Le feu grandit dans l’âtre et jeta un reflet d’or dans le brun des yeux du Comte. Il se redressa et vint plus près pour étreindre et embrasser son invité :
— S’il te plaît, ne disparais pas ! Je ne veux pas me réveiller et réaliser que tout ceci n’est que chimère…
— Je suis là.
Will posa une main dans son dos et l’autre dans sa nuque pour resserrer l’étreinte et renouer le baiser profond de la Piazza, auquel Girolamo s'abandonna passionnément.
— Tu es sûr de vouloir risquer ça ? Zo a raison, tu sais, je t’entraîne vers une mort certaine.
Mais son regard suppliait « ne dis pas non ».
— Je n’ai jamais été aussi vivant, Girolamo, murmura-t-il en déboutonnant le col de la tunique noire.
Le Comte leva les bras pour lui permettre de l’ôter puis saisit les bandes de la chemise de son compagnon et, d’un coup sec, en fit sauter tous les boutons. Il se pencha pour lui mordre le cou.
Will gémit de désir, pencha la tête pour s’offrir plus encore puis, sans douceur, poussa Riario dans le club de cuir derrière lui, par-dessus l’accoudoir.
Comme une liane, il se glissa de tout son poids sur toute la longueur du corps à sa merci pour aller prendre une nouvelle fois cette bouche qui lui faisait oublier sa fragilité, sa solitude et la malveillance du cerf.
***
« Partons ! Viens avec moi à Baltimore… plaidait Will.
Girolamo sourit en caressant son épaule :
— Je ne te croyais pas optimiste… Tu parles de Baltimore alors que nous savons à peine comment te faire sortir d’ici !
— Avec des vêtements appropriés, je peux passer pour un livreur, un jardinier ou, mieux, un braconnier, non ?
— Un braconnier, hein ?Quel genre de gibier braconniez-vous donc dans ce parc, Agent Graham ?
— Une bête !
Girolamo éclata de rire :
— Mais encore ?
— Un vampire : les morsures sont là pour en témoigner.
— Bonne réponse.
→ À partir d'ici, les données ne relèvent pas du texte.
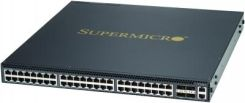 Supermicro SSE-X3348T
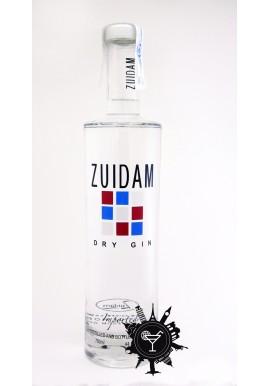 GINEBRA ZUIDAM 70 cl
Oui, j’irai avec toi à Baltimore.
— À quoi tient une fugue amoureuse ! Une mauvaise réponse et tu m’aurais remis dans l’avion à coups de pied.
D’un mouvement un peu brusque pour les ressors du petit lit, Riario se dégagea de leur étreinte pour le chevaucher et lui prendre la bouche une dernière fois, puis le pressa en se levant lui-même :
— Maintenant, tu dois partir, Amore. Il est dix heures et demie, la Villa va bientôt s’animer.
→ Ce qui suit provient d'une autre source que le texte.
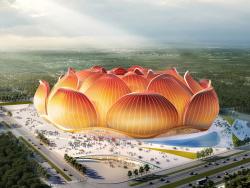 Как будет выглядеть стадион в Китае за 1,56 млрд евро на 100 000 мест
Will soupira, mais s’assit au bord de la couche.
Il regarda chaque meuble, chaque objet autour d’eux, puis se leva à contre-coeur pour faire tous ces vilains gestes qui l’éloigneraient d’ici.
***
À midi, dans la grande salle d’accueil de l’Hôtel de Ville, à présent dépouillée de ses voiles et des tables somptueuses chargées de coupes et de plats, Jack Crawford tentait de convaincre Leonardo de lui dire où se trouvait Will Graham.
Le ton montait et Lorenzo de’ Medici essayait de calmer le jeu, avec l’aide de Niccolo Machiavelli.
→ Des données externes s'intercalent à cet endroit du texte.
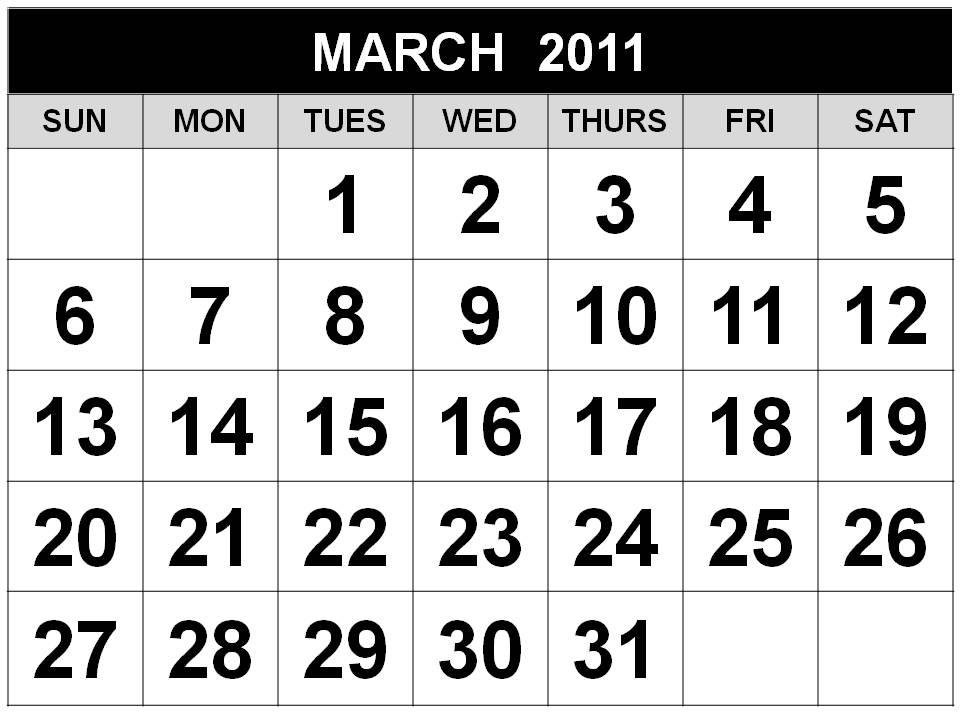 calendar 2011 march april may june. calendar 2011 march april may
Giuliano de’Medici regardait la scène d’un air amusé, se tenant le menton pour s’empêcher de rire trop ouvertement. Il appréciait à sa juste valeur toute occasion où l’arrogant Da Vinci trouvait son maître en matière de joute verbale. Il lui avait si souvent lancé à la figure son prétendu manque d’intelligence !
« Bon dieu de bon dieu, Da Vinci, vous semblez oublier qui je suis ! grondait Crawford, sans même prendre la peine de crier.
— Je ne peux l’oublier, Agent Crawford, vous le répétez à toute occasion ! Mais je vous dis, moi, que Will est mon ami et que je ne trahirai pas son secret… Par votre faute, il a failli passer sa vie en hôpital psychiatrique. Je ne fais nullement confiance à votre jugement en ce qui le concerne.
— Vous voulez que je vous mette la police aux trousses ? Ce sera facile, il n’y a pas un délit mineur que vous n’ayez commis !
— Doucement, Agent Crawford, intervint Lorenzo, vous parlez d’un de mes plus valeureux citoyens ! Modérez vos ambitions. Nous ne sommes pas aux États-Unis et bien des délits que vous reprochez à Leonardo n’en sont pas ici !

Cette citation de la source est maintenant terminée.